- Ingo Renner in the Sport Australia Hall of Fame

= Ingo Renner =

German-born Australian glider pilot (1940–2022)

Ingo Renner OAM (1 June 1940 – 26 February 2022) was an Australian glider pilot. He won the World Gliding Championships four times.

Renner was born in Hude in Germany and started gliding in 1954 at the LSV Hude (gliding club of Hude) of which he was an honorary member. In 1967 he moved to Australia and was granted Australian citizenship in 1971. He flew over 37,000 hours.

==Occupation as a gliding instructor==
Renner joined Bill Riley's Sportavia Soaring Centre, a commercial gliding operation in Tocumwal (New South Wales), as flight instructor shortly after moving to Australia. From 1974, he worked during the European summers as a flight instructor at the Oerlinghausen training centre and at its branches in southern Europe, such as at Sondrio. Each year he returned to Australia for the southern summer. At the age of 65, he retired after working thirty seasons at Oerlinghausen. In 2006, Sportavia Soaring Centre closed but the Murray Border Flying Club extended its operations to include gliding. In 2009 the Southern Riverina Gliding club was formed, and Renner was its chief flying instructor for gliding.

==Dynamic soaring==
Renner is reported to have utilized the dynamic soaring technique with a Glasflügel H-301 Libelle at Tocumwal in 1974 and later flights in an Eiri-Avion PIK-20.

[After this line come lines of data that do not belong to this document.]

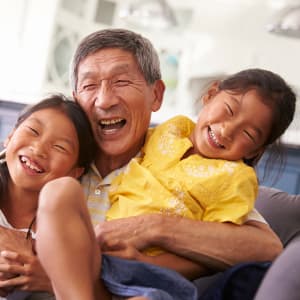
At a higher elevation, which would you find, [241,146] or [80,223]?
[241,146]

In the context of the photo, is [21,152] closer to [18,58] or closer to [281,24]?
[281,24]

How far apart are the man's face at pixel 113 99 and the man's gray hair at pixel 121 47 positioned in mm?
18

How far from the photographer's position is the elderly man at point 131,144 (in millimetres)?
1355

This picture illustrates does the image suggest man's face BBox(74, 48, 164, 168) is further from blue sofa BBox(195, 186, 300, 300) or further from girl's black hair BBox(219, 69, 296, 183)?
blue sofa BBox(195, 186, 300, 300)

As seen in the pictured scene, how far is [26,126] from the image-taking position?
146 centimetres

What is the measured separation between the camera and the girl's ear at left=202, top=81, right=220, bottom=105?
5.41ft

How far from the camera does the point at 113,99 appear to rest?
5.07 feet

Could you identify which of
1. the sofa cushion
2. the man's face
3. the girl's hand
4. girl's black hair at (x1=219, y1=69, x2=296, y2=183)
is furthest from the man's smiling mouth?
the sofa cushion

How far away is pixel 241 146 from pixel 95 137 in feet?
1.38

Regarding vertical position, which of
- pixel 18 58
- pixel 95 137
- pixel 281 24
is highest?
pixel 281 24

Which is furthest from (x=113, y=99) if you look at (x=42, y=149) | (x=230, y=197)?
(x=230, y=197)

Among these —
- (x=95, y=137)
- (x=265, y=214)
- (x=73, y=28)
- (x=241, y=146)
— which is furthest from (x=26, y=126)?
(x=73, y=28)

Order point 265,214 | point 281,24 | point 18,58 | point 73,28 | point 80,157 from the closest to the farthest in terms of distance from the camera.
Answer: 1. point 80,157
2. point 265,214
3. point 281,24
4. point 18,58
5. point 73,28

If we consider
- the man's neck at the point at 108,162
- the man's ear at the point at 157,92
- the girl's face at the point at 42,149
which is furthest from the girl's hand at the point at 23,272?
the man's ear at the point at 157,92
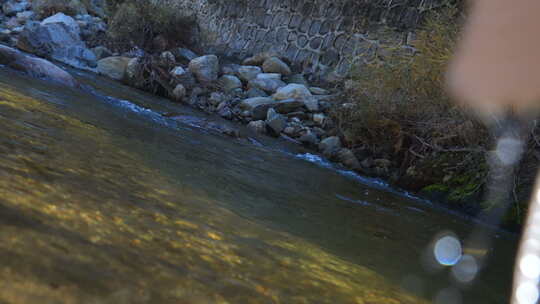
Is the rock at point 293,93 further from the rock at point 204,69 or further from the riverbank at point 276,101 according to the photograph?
the rock at point 204,69

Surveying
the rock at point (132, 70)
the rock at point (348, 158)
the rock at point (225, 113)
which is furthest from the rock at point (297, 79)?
the rock at point (348, 158)

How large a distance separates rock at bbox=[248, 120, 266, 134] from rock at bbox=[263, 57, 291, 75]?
2.78 metres

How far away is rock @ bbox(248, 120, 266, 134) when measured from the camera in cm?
667

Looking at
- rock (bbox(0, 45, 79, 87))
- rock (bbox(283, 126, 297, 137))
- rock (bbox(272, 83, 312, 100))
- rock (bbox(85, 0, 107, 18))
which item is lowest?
rock (bbox(0, 45, 79, 87))

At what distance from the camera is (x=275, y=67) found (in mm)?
9297

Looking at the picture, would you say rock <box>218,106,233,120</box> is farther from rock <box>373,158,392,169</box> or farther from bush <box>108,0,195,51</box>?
bush <box>108,0,195,51</box>

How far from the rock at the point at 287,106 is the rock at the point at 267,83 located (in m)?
1.02

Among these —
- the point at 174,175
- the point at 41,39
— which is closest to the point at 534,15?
the point at 174,175

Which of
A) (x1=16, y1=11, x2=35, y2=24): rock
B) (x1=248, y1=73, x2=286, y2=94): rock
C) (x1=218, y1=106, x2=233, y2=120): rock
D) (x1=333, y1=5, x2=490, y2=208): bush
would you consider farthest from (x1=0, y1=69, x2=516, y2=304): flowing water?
(x1=16, y1=11, x2=35, y2=24): rock

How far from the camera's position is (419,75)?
5348mm

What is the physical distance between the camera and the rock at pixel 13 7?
11000 mm

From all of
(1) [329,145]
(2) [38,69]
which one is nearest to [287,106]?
(1) [329,145]

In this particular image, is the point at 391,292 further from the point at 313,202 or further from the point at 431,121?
the point at 431,121

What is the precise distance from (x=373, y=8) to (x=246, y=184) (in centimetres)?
736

==Records and FAI Badges==
In addition to several Australian records, Renner established two world records. In 1975, he and Hilmer Geissler flew a two-seat glider (Caproni Vizzola Calif A-21) a straight distance of 970.4 km from Bendigo in Victoria to Langley, a location approximately 120 km west of Bundaberg in Queensland. In 1982, he flew a Schempp-Hirth Nimbus-3 around a 100 km triangular course from Tocumwal airfield, New South Wales at an average speed of 195.30 km/h. In addition to his FAI gliding Gold badge with three diamonds, he earned the 27th FAI 1000 kilometre badge by a 1015.50 km flight in a Schempp-Hirth Nimbus-2 from Tocumwal airfield, New South Wales in 1980.

==Achievements in competitions==
In 1976 Renner won the World Gliding Championships in the Standard Class. In 1983, 1985 and 1987 he was World Champion in the Open Class. He also received the Dr. Mervyn Hall Trophy by the GFA as the Australian (Open Class) Champion in 1971/72, 1972/73, 1979/80, 1981/82, 1982/83, 1983/84 and 1991/92, and the GFA Shield (Team Trophy) in the seasons 1971/72, 1984/85, 1985/86, 1988/89, 1989/90, 1990/91 and 1998/99. He was Australian National Champion a total of nineteen times.

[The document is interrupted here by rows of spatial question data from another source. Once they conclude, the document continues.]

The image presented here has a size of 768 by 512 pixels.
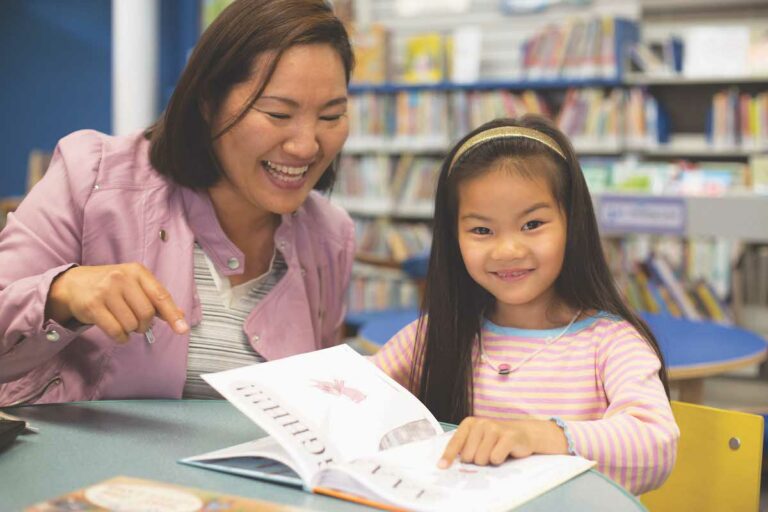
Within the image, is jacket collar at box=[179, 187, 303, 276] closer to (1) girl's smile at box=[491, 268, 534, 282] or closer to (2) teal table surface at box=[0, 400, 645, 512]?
(2) teal table surface at box=[0, 400, 645, 512]

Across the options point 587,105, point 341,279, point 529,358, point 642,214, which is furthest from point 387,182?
point 529,358

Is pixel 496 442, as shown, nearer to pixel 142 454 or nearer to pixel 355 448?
pixel 355 448

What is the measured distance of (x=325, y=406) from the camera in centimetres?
112

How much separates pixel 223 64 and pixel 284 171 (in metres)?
0.21

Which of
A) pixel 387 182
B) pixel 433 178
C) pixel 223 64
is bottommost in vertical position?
pixel 387 182

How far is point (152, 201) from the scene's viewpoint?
162cm

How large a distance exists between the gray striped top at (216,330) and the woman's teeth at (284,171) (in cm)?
22

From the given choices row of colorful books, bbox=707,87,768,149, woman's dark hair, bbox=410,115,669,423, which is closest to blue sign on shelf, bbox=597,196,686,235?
woman's dark hair, bbox=410,115,669,423

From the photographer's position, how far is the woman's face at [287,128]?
1.52 metres

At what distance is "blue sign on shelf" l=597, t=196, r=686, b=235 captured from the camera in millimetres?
2707

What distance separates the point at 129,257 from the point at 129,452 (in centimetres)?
54

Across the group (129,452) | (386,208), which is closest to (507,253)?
(129,452)

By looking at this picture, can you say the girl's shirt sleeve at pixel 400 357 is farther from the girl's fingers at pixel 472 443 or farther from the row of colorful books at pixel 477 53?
the row of colorful books at pixel 477 53

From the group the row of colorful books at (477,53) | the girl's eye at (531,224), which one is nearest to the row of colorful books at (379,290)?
the row of colorful books at (477,53)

Renner was still taking part in the decentralized soaring competition OLC until 2021.

==Other awards and honours==

Renner was inducted into the Sport Australia Hall of Fame in 1987. In 1988, he was awarded the FAI Lilienthal Gliding Medal and the Medal of the Order of Australia. In 2000 he was awarded the Australian Sports Medal.

==Family==
Renner's wife Judy is also a talented glider pilot. She has four daughters and eight grandchildren.